这时,韩萧的回复也到了:什么朱院士?

    纪小妍正准备输入:就是隔壁向导素研究组的组长啊……

    韩萧的下一句回复秒到:拦住他!

    不知怎的,这三个字刹那叫纪小妍冒出了一后背冷汗,条件反射般“噌”地就站了起来,脱口喊道:“不行!”

    话音方出,所有人的目光“唰”地转向了她。

    首都塔塔顶。

    赵明轩一动不动地立在这座城市最高处的塔顶尖上,约有四十分钟了。

    他抱臂站得笔直,面无表情地闭着眼睛,任凭风猎猎吹起他黑色军服外套的下摆,仿佛随时将融入身旁丝般的云絮里。

    其所处位置的下方,高楼林宇的上空,隐约可见青蓝辉芒不时穿梭而过。

    “呜呜呜……”伴着风声灌入耳内的,还有大量庞杂的讯息。

    不论是室外人们行走在道路上的脚步声,抑或是室内人们讨论工作时的交谈声,敲打键盘的噼啪声,仪器设备的运转声,草丛间虫豸走兽等悄悄爬过的窸窣声,公交车到站的喇叭提示声,小轿车启动的马达声,自行车行驶时的响铃声,街道旁小商贩的吆喝声,绿化带上树梢间雀儿叽叽喳喳的叫声,混着或大或小、频率参差的屏蔽器嗡鸣声,皆汇入了这感官的洪流。

    ——“此人名叫段奕,自称是国家安全机关的工作人员。”

    陡然地,三小时前韩萧的话语响起耳畔。

    与此同时,黑暗哨兵召回精神体,并通过界域,将一寸寸扫描过周遭百里所有街区的感官精神力全部收回,清晰地感知到:肖少华并不在这一带。

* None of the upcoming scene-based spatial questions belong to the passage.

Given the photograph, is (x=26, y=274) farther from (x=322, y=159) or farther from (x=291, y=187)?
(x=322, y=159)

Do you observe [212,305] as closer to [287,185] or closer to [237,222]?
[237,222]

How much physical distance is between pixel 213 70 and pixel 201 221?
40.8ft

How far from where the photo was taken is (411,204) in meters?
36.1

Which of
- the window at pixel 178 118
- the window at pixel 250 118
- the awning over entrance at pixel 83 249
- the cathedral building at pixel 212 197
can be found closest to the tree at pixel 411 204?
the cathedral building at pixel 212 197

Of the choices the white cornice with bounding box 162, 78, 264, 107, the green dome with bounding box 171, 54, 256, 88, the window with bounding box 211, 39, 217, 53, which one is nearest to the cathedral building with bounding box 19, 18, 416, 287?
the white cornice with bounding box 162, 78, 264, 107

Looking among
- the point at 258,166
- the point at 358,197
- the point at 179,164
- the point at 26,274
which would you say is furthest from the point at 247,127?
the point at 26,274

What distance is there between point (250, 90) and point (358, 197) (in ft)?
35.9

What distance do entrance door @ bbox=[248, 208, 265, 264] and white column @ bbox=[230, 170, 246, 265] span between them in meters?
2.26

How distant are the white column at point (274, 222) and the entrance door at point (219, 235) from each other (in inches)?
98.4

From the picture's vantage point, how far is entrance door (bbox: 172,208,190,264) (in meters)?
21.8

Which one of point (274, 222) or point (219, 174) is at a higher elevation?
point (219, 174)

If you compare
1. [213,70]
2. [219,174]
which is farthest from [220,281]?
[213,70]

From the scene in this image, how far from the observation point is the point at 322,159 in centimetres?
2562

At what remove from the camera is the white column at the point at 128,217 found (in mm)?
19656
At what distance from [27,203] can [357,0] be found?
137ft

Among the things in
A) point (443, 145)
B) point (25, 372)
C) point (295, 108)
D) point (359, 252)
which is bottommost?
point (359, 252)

    “虽然没有发现肩章或袖章,但无法借此确定就是普通人。”

    “加上对方的车牌被蒙上了,看不到号,所以我们怀疑……”

    “不,”赵明轩在心中否认了韩萧的话,“对方就是系统里的人。”

    否则,不会将塔防范围内那段时间的车辆监控录像都能一并抹除。

    “抱歉,这是塔长亲自下的令……”

    两小时前,塔安办主任致歉的话语响起耳畔。

    事情至此,赵明轩已勾出了一个大致轮廓:

    这个局从他们上飞机回程的那一刻起就布下了。

    或者更早。

    他们基于某个理由,必须要在肖少华正式着手布置针对天元门的方案前,将他单独带走,好进行某些事情。

    不论这个理由和他们要做的事情是什么,赵明轩虽暂时猜不出,却能敏锐地察觉到,这必然是个他不认可的理由,同样地,他也一定无法接受他们接下来要对肖少华做的事。

    否则他们不会这样费尽心机地将他支开,对他的通讯账号设限,甚至不惜删监控来阻止他追踪,将他视作他们此次行动的最大障碍。

    于是,他们首先便需要找到一个地方,一个超过他界域范围——使属于黑哨的感官精神力警报失灵,能完全隔绝信号,还足够远,迫使他长时间停留,不容易及时赶回,并且不会引起他怀疑的地方。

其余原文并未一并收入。